Defendant shall give notice.
4. Vangelos vs. Mehta
25-01520113
Motion for Sanctions
OFF CALENDAR 5. Garcia vs. La Habra City School District
25- 01535218 Motion to Quash Subpoena
Plaintiff Agustin Garcia’s motion to quash the records subpoena issued to nonparty deponent Providence St. Jude Medical Center is GRANTED. (See Code Civ. Proc., § 1987.1.)
This motion concerns the records subpoena issued by defendant La Habra City School District (defendant or District) to nonparty deponent Providence St. Jude Medical Center on 5/14/26, seeking any and all records pertaining to plaintiff without any limitation as to body part, medical condition, or subject matter, from 1/1/15 to the present. (Allton Decl. at Ex. A [subject subpoena].)
Plaintiff’s right to privacy in his medical and financial records is well established in law. (Vinson v. Superior Court (1987) 43 Cal.3d 833, 841 (Vinson) [medical records]; Davis v. Superior Court (1992) 7 Cal.App.4th 1008, 1014 (Davis) [medical records]; Cobb v. Superior Court (1979) 99 Cal.App.3d 543, 550 [financial information].)

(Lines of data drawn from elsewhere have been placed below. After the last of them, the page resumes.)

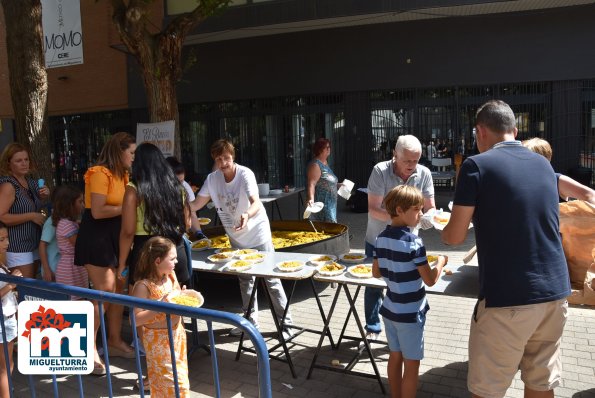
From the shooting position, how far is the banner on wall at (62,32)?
1251 centimetres

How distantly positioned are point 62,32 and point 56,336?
1239 cm

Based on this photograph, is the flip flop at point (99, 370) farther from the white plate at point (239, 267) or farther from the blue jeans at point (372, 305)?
the blue jeans at point (372, 305)

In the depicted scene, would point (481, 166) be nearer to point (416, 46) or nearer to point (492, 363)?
point (492, 363)

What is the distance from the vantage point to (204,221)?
24.1 ft

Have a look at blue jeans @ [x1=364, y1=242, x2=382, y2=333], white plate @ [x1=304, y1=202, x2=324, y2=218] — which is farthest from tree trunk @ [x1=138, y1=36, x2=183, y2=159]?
blue jeans @ [x1=364, y1=242, x2=382, y2=333]

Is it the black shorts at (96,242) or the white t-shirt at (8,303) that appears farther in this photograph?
the black shorts at (96,242)

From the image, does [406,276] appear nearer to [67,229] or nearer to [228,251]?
A: [228,251]

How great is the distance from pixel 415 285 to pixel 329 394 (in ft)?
4.08

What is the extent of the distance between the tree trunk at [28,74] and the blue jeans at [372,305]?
14.7ft

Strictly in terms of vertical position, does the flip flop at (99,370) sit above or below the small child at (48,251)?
below

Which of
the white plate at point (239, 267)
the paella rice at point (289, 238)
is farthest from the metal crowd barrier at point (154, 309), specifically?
the paella rice at point (289, 238)

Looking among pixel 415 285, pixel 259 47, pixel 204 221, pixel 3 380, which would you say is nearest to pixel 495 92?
pixel 259 47

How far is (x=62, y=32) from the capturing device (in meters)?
13.0

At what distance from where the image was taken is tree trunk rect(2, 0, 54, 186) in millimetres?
6285
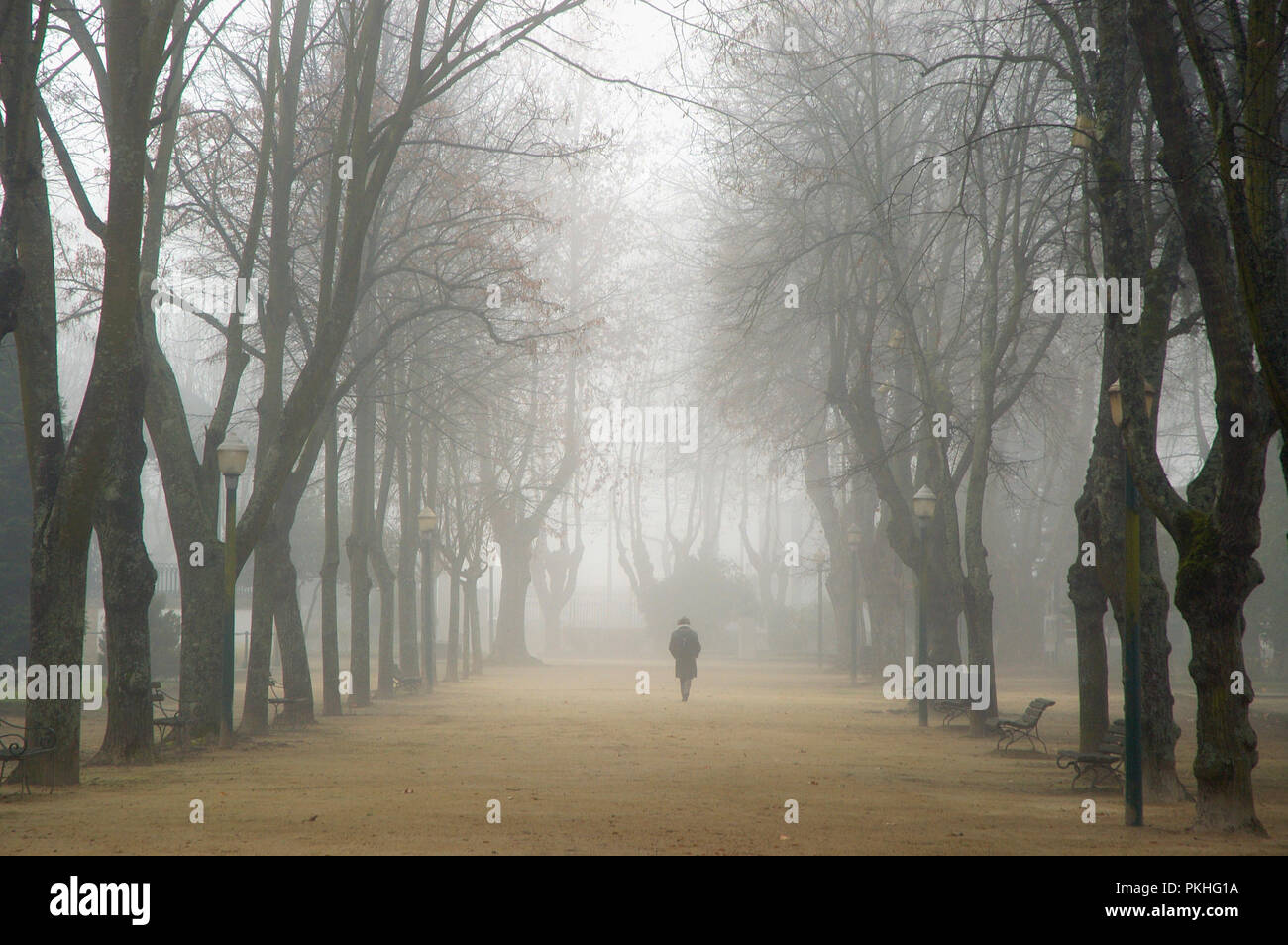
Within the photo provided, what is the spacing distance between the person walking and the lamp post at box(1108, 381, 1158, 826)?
54.9 ft

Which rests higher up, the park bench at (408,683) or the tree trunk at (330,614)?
the tree trunk at (330,614)

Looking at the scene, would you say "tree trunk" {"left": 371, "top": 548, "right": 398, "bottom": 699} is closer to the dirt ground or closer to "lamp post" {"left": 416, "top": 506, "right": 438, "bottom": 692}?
"lamp post" {"left": 416, "top": 506, "right": 438, "bottom": 692}

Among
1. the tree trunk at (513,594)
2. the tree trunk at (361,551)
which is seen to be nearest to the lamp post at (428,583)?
the tree trunk at (361,551)

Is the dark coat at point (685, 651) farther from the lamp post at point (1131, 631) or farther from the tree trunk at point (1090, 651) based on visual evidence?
the lamp post at point (1131, 631)

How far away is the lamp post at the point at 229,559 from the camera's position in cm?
1616

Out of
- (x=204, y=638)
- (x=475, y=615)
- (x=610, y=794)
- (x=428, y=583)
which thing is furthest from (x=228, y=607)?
(x=475, y=615)

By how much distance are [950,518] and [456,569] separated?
18355 mm

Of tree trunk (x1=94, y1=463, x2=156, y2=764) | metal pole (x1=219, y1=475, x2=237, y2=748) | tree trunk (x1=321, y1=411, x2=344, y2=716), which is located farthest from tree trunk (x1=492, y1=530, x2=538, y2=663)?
tree trunk (x1=94, y1=463, x2=156, y2=764)

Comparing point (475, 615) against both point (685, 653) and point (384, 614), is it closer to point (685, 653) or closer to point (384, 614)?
point (384, 614)

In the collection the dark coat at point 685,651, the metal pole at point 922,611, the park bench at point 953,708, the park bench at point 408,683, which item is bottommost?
the park bench at point 408,683

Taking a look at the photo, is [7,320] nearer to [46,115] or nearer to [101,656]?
[46,115]

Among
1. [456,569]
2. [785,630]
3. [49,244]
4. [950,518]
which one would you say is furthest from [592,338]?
[49,244]

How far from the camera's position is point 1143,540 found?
12.6m

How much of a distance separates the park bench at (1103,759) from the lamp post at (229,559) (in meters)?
10.6
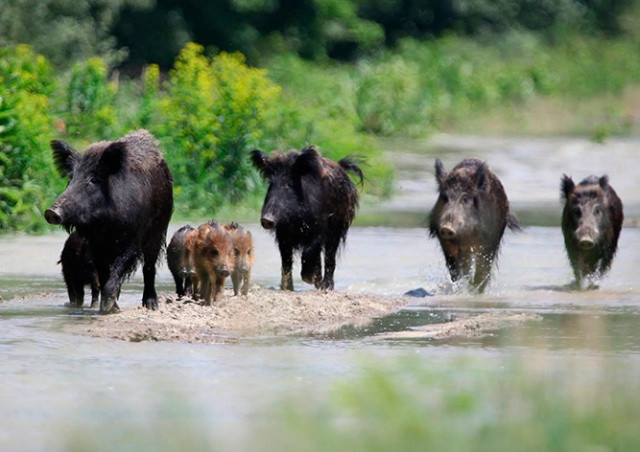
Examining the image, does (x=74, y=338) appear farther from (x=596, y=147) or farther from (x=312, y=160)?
(x=596, y=147)

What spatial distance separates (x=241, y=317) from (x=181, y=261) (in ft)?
3.20

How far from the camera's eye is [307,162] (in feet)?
44.8

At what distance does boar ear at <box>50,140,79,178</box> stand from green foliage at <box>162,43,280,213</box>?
8598 mm

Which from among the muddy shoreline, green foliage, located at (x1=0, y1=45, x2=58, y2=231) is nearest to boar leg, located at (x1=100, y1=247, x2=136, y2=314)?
the muddy shoreline

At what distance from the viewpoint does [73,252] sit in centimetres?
1212

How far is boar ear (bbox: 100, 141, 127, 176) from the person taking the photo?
11.4 m

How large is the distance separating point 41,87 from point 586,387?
1421 cm

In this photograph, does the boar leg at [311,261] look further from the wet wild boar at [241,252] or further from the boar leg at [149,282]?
the boar leg at [149,282]

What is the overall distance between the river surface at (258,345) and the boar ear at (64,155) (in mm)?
1138

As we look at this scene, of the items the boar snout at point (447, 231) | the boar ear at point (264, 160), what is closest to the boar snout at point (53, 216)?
the boar ear at point (264, 160)

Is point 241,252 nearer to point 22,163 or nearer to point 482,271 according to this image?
point 482,271

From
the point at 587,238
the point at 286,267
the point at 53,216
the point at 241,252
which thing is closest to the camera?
the point at 53,216

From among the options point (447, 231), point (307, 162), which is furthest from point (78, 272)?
point (447, 231)

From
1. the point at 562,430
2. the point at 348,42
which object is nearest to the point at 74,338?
the point at 562,430
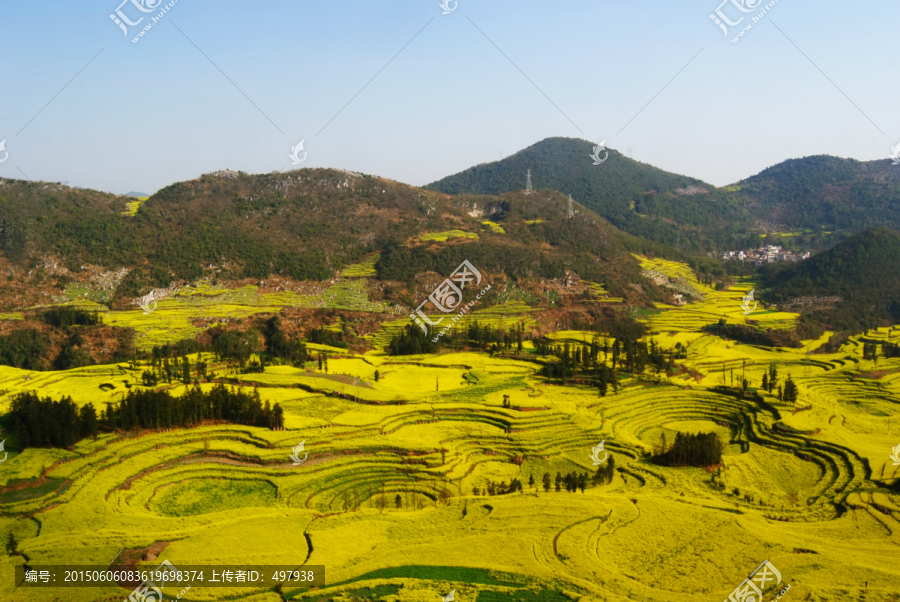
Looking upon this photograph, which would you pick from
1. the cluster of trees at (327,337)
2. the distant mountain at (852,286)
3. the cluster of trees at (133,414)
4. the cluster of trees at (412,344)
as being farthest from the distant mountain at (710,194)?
the cluster of trees at (133,414)

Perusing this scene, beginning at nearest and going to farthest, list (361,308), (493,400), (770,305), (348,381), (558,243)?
(493,400) < (348,381) < (361,308) < (770,305) < (558,243)

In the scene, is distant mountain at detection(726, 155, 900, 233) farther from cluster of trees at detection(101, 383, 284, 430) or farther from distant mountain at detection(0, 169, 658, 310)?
cluster of trees at detection(101, 383, 284, 430)

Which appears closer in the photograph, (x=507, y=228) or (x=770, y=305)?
(x=770, y=305)

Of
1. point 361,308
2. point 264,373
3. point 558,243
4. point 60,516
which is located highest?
point 558,243

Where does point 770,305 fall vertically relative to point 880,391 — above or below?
above

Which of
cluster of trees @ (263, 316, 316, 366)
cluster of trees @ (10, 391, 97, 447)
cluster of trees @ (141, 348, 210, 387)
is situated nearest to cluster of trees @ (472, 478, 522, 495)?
cluster of trees @ (10, 391, 97, 447)

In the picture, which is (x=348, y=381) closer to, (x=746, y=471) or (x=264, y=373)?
(x=264, y=373)

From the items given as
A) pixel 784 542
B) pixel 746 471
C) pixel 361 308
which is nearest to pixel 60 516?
pixel 784 542
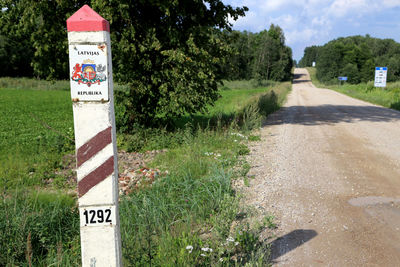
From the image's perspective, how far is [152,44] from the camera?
29.7 ft

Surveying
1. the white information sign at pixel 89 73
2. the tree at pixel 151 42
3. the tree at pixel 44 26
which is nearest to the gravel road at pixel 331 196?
the white information sign at pixel 89 73

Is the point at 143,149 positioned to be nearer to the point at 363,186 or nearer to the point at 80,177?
the point at 363,186

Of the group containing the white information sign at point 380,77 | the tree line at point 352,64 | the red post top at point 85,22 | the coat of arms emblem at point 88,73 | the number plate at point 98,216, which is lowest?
the number plate at point 98,216

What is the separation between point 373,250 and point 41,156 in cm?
860

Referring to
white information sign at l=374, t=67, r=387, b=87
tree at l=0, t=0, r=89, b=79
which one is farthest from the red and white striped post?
white information sign at l=374, t=67, r=387, b=87

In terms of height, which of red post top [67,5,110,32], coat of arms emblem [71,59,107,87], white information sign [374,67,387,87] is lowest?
coat of arms emblem [71,59,107,87]

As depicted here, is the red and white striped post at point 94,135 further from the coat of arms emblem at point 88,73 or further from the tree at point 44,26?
the tree at point 44,26

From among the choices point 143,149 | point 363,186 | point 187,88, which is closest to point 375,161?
point 363,186

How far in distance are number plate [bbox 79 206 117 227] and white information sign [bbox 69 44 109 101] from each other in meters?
0.90

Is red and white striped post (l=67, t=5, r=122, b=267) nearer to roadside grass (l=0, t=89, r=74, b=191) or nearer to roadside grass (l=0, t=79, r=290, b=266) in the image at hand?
roadside grass (l=0, t=79, r=290, b=266)

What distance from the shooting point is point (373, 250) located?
3617mm

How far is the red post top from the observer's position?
2.41m

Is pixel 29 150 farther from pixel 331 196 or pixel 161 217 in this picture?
pixel 331 196

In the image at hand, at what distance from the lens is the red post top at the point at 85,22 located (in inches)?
94.8
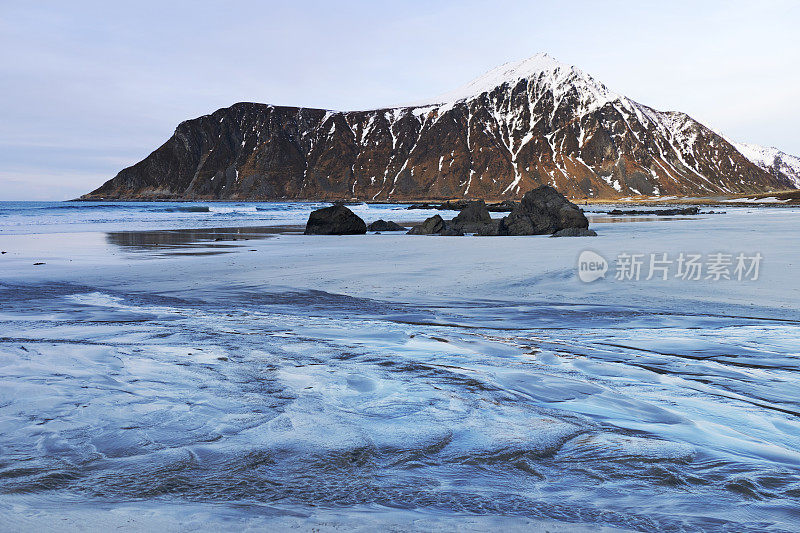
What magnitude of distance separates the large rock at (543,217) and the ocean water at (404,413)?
16302 millimetres

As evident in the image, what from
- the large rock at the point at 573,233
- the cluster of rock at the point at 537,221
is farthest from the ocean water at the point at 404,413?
the cluster of rock at the point at 537,221

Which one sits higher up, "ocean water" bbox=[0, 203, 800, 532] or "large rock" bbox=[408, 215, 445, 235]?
"large rock" bbox=[408, 215, 445, 235]

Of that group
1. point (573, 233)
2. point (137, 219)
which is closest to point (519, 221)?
point (573, 233)

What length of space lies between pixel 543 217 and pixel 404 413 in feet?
75.6

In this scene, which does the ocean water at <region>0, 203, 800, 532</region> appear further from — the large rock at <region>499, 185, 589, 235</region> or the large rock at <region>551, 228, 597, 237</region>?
the large rock at <region>499, 185, 589, 235</region>

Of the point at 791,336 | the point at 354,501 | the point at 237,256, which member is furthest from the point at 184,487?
the point at 237,256

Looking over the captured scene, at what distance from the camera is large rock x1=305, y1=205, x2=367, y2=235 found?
26625mm

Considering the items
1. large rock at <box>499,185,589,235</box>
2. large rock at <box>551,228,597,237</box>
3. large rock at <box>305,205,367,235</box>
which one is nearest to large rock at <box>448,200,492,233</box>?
large rock at <box>499,185,589,235</box>

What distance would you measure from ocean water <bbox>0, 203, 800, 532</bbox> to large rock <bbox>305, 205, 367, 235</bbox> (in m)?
17.8

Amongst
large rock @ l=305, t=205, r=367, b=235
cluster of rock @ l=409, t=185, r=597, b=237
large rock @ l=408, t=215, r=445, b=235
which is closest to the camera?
cluster of rock @ l=409, t=185, r=597, b=237

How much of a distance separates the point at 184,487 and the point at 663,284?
29.5 feet

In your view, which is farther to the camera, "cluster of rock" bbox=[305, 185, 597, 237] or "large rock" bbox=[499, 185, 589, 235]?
"cluster of rock" bbox=[305, 185, 597, 237]

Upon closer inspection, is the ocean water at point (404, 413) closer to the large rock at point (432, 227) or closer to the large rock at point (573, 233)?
the large rock at point (573, 233)

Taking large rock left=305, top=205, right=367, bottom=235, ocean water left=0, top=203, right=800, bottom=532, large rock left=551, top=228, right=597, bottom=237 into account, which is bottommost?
ocean water left=0, top=203, right=800, bottom=532
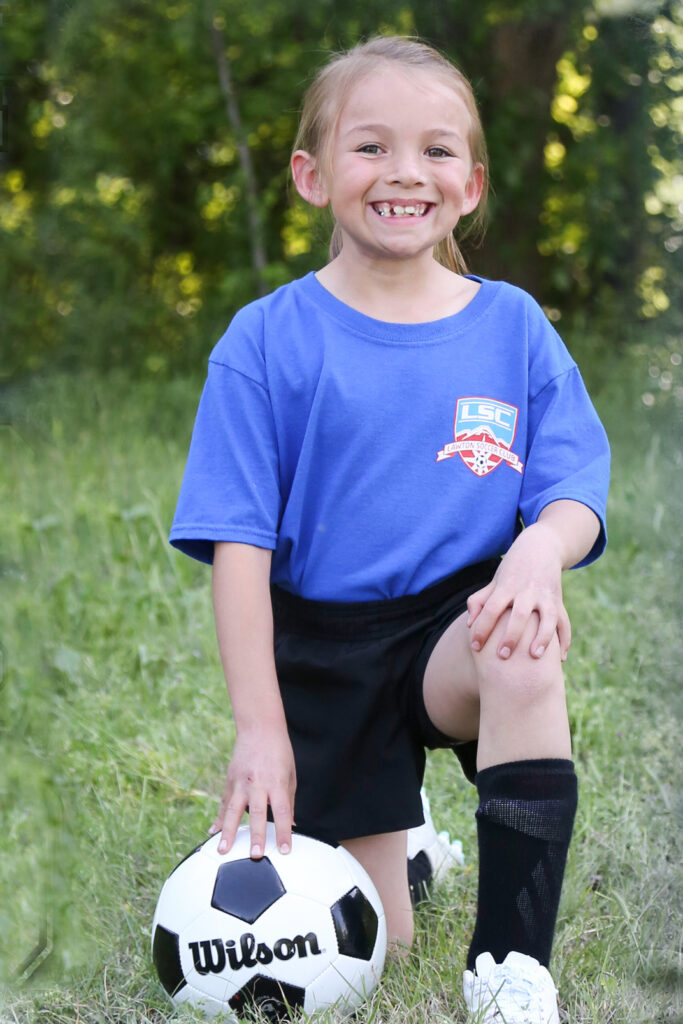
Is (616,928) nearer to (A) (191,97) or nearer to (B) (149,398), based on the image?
(B) (149,398)

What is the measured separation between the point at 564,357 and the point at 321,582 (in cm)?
59

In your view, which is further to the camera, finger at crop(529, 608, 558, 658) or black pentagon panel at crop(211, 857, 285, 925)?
black pentagon panel at crop(211, 857, 285, 925)

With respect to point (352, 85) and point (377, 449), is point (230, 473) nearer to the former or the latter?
point (377, 449)

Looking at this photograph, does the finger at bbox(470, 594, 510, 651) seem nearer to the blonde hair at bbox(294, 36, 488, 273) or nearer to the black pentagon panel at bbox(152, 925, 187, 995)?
the black pentagon panel at bbox(152, 925, 187, 995)

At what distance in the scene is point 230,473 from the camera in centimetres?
202

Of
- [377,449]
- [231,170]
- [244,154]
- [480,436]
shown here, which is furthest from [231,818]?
[231,170]

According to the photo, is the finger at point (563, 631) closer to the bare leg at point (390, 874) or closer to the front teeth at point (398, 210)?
the bare leg at point (390, 874)

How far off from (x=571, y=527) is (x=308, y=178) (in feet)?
2.73

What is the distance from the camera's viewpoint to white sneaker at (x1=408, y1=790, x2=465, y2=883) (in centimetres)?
243

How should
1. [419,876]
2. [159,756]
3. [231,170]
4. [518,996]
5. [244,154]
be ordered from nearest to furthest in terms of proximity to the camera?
[518,996] → [419,876] → [159,756] → [244,154] → [231,170]

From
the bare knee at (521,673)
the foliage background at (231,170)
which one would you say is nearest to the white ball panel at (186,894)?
the bare knee at (521,673)

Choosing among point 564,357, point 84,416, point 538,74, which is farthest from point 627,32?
point 564,357

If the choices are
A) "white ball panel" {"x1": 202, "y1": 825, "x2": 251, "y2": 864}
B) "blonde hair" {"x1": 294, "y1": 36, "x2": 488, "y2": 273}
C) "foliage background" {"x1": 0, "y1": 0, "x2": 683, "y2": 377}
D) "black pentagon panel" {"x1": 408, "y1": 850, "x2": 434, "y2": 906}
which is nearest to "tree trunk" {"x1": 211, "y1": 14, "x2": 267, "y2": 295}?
"foliage background" {"x1": 0, "y1": 0, "x2": 683, "y2": 377}

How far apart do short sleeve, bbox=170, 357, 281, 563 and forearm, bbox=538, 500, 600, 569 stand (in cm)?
46
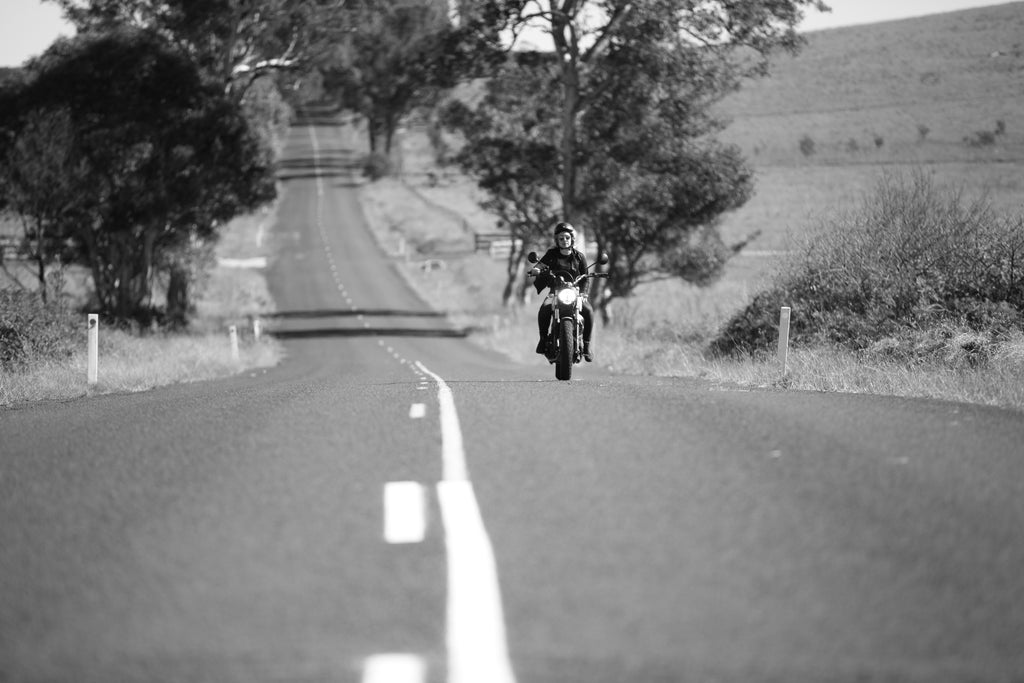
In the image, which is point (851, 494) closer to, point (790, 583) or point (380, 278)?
point (790, 583)

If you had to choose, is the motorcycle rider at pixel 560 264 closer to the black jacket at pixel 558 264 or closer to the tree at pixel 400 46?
the black jacket at pixel 558 264

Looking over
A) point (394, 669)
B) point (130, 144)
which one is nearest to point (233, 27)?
point (130, 144)

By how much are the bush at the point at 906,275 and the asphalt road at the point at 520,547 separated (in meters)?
9.42

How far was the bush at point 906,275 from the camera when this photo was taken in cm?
1850

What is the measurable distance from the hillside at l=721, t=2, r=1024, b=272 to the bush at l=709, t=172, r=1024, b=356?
3.69 ft

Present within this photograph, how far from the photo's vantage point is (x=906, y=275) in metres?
19.7

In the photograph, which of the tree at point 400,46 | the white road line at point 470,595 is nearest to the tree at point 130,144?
the tree at point 400,46

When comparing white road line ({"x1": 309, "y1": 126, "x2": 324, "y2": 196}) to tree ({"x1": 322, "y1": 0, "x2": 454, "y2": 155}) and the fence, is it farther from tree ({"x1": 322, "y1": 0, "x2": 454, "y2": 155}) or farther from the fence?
tree ({"x1": 322, "y1": 0, "x2": 454, "y2": 155})

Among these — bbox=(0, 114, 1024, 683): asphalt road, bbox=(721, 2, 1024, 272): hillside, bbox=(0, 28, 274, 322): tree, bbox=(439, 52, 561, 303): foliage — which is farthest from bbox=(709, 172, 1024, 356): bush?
bbox=(0, 28, 274, 322): tree

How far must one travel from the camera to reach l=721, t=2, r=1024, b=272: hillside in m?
37.4

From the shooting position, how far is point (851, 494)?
21.1ft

Disclosure may be ordered when the information is directly relevant and essential to the fair resolution of the lawsuit, and where the need for disclosure outweighs privacy concerns. “The scope of any disclosure must be narrowly circumscribed, drawn with narrow specificity, and must proceed by the least intrusive manner. [Citation.]” (Davis, supra, 7 Cal.App.4th at p. 1014; see Williams v. Superior Court (2017) 3 Cal.5th 531, 552 [framework for determination of privacy objection]; Hill v. National Collegiate Athletic Assn. (1994) 7 Cal.4th 1, 35 (Hill) [same]; see also Puerto v. Superior Court (2008) 158 Cal.App.4th 1242, 1251 [harmonizing privacy analysis in pre and post-Hill decisions].) The party seeking disclosure of the constitutionally protected information bears the burden of establishing direct relevance. (Davis, supra, 7 Cal.App.4th at p. 1017.)